##### EXERCISE DATA #####

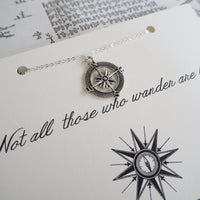 J R R Tolkien Compass Charm Necklace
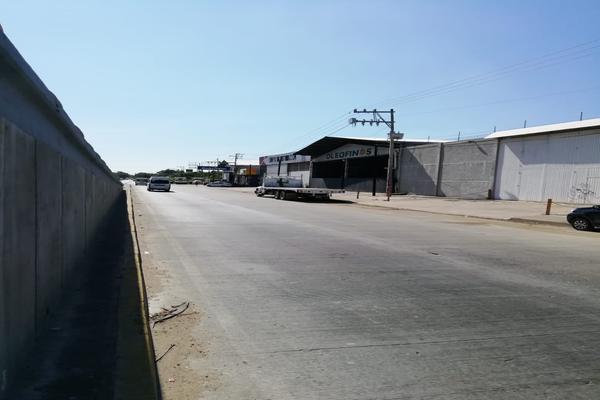 Foto de nave industrial en renta en carretera cayaco pinotepa nacional 89, cayaco, acapulco de juárez, guerrero, 10089554 No. 09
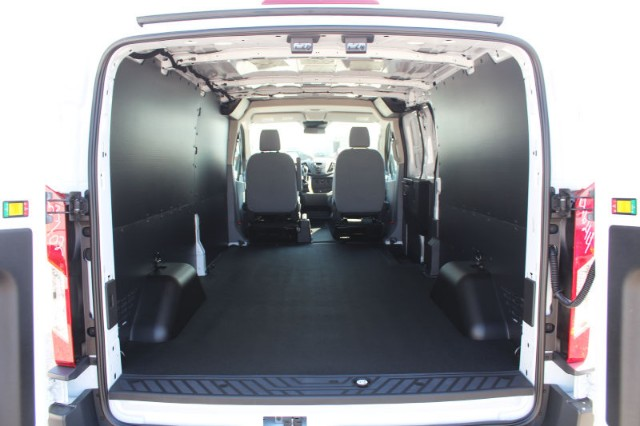 2018 Transit 350 Low Roof 4x2,  Empty Cargo Van #CF8237 - photo 2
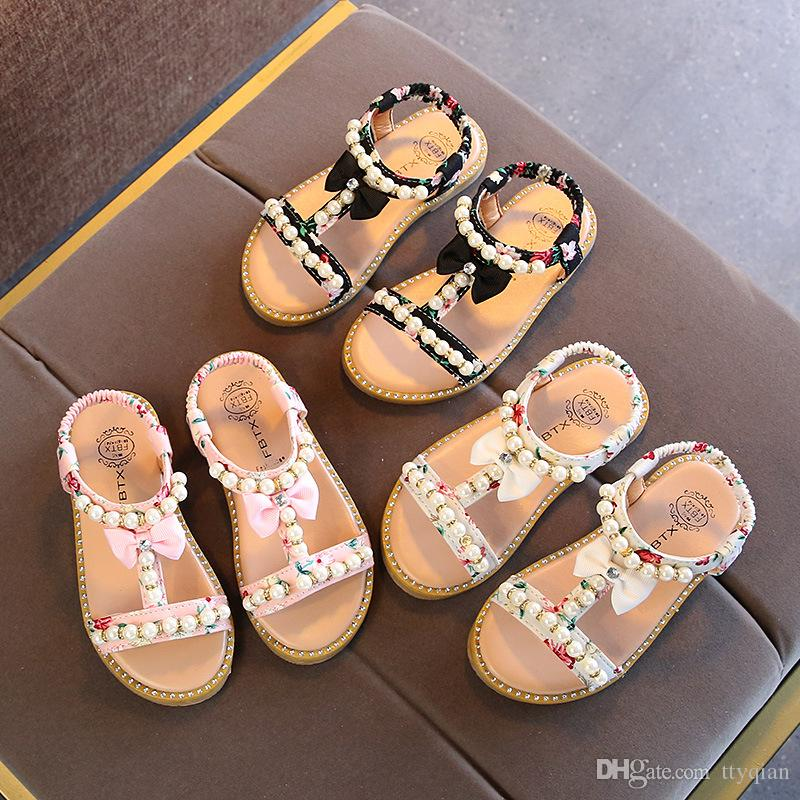 New Children Summer Baby Toddler Little Girls Sandals Floral Beaded Pearls Princess Dress Shoes For Kids Girls Rome Party Wedding Sandals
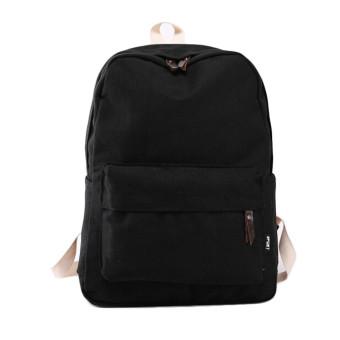 Women Canvas School Bag Girl Backpack Travel Rucksack Shoulder Bag Black - Intl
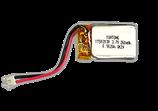 Batterie pour collier EXC4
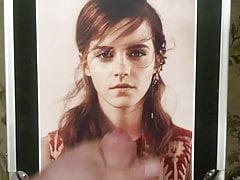 Righteous Emma Watson Tribute 2   Porn-Update.com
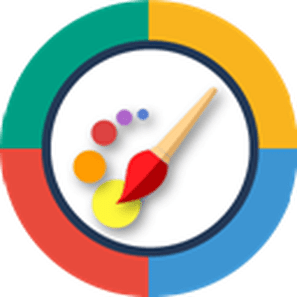 EximiousSoft Banner Maker Pro 5.48 Crack +{Latest 2021} Free Download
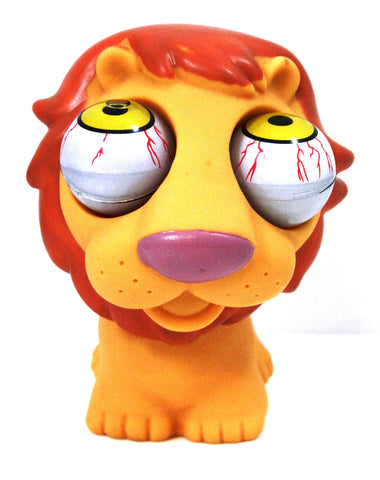 Pop-Eyes Squeeze Me Smiling Lion Toy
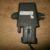 Датчик давления во впускном газопроводе Ford E6EF-9F479-A2A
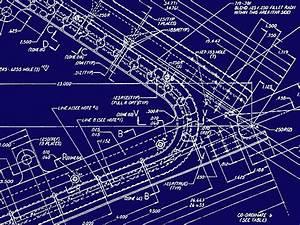 Apollo Spacecraft Blueprints - Pics about space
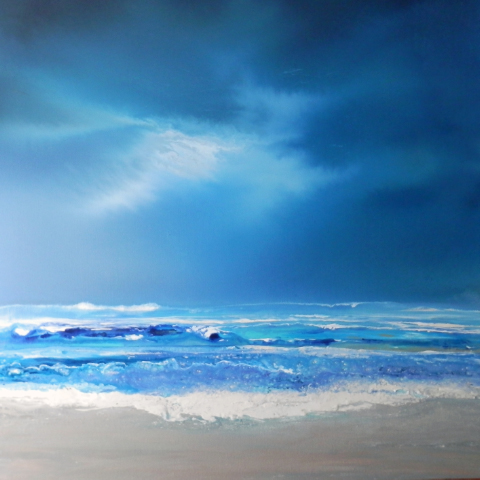Parting Tides - enamel and sea salt on boxed canvas 90 x 90cm - Sold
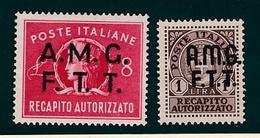 1947 Italia Italy Trieste A  RECAPITO AUTORIZZATO Serie Di 2v. MNH** - Mint/hinged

#####

ABOUT THIS TASK: Look above for the line with "EximiousSoft Banner Maker" and the line with "Parting Tides - enamel", then copy them and all lines in between exactly as written, and only those, without any pictures.

ANSWER SPACE:
 EximiousSoft Banner Maker Pro 5.48 Crack +{Latest 2021} Free Download
 Pop-Eyes Squeeze Me Smiling Lion Toy
 Датчик давления во впускном газопроводе Ford E6EF-9F479-A2A
 Apollo Spacecraft Blueprints - Pics about space
Parting Tides - enamel and sea salt on boxed canvas 90 x 90cm - Sold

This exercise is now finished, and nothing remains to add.